**Dataset entries**:
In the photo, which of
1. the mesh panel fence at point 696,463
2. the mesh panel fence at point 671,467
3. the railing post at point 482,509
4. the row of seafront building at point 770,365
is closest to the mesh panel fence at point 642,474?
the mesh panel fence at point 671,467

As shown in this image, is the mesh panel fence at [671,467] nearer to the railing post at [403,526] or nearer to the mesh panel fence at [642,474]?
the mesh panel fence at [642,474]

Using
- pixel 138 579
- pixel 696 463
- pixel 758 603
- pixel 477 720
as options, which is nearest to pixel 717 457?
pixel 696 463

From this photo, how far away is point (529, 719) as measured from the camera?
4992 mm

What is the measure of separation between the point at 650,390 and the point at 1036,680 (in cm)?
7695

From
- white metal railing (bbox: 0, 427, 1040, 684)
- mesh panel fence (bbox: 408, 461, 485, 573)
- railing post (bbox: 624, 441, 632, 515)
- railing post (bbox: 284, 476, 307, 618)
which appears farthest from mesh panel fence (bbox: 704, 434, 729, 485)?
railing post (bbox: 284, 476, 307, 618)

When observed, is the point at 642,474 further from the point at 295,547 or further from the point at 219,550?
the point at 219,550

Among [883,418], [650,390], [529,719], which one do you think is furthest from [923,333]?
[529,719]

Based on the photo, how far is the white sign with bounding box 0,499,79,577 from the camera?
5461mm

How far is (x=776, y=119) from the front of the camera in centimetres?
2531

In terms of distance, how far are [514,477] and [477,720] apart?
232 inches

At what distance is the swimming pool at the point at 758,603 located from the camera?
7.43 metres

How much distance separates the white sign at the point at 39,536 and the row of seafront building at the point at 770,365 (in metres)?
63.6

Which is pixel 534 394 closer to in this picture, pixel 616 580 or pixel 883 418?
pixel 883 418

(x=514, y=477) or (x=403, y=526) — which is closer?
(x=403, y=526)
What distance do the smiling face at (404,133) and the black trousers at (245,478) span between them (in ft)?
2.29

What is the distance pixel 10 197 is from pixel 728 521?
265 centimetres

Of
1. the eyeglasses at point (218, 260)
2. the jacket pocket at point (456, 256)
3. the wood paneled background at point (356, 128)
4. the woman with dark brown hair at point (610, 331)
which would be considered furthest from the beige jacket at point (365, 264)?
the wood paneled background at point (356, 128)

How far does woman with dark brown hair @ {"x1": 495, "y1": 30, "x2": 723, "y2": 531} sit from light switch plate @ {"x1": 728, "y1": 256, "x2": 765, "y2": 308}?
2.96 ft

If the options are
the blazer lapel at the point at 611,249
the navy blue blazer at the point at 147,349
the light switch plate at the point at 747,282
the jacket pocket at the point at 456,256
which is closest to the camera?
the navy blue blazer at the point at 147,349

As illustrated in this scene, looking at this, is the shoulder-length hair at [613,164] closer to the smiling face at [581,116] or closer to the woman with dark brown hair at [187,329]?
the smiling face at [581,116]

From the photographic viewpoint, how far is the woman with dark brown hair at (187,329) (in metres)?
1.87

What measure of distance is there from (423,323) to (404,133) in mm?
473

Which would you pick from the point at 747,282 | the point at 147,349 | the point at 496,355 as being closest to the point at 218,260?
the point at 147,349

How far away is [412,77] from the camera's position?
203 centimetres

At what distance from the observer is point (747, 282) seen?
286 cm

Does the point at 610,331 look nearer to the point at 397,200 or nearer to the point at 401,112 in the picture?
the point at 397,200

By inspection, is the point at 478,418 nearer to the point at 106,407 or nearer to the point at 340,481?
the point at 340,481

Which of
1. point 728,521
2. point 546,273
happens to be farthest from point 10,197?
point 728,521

**What to work on**: Please rewrite the part of the listing that opens with the line containing "When observed, is" and closes with the line containing "265 centimetres", changing "camera" to "lens" and leaving everything else unchanged.

**Written answer**:
When observed, is the point at 642,474 further from the point at 295,547 or further from the point at 219,550?
the point at 219,550

Among [883,418], [650,390], [529,719], which one do you think is furthest from [923,333]?
[529,719]

Based on the photo, how far is the white sign with bounding box 0,499,79,577 from the lens?
5461mm

How far is (x=776, y=119) from the front of the lens in centimetres?
2531

In terms of distance, how far are [514,477] and [477,720] apart?
232 inches

At what distance is the swimming pool at the point at 758,603 located from the lens?
7.43 metres

How much distance separates the white sign at the point at 39,536 and the row of seafront building at the point at 770,365 (in metres)?
63.6

Which is pixel 534 394 closer to in this picture, pixel 616 580 or pixel 883 418?
pixel 883 418

(x=514, y=477) or (x=403, y=526) — which is closer?
(x=403, y=526)
What distance do the smiling face at (404,133) and the black trousers at (245,478) span between them (in ft)?
2.29

What is the distance pixel 10 197 is from pixel 728 521?
265 centimetres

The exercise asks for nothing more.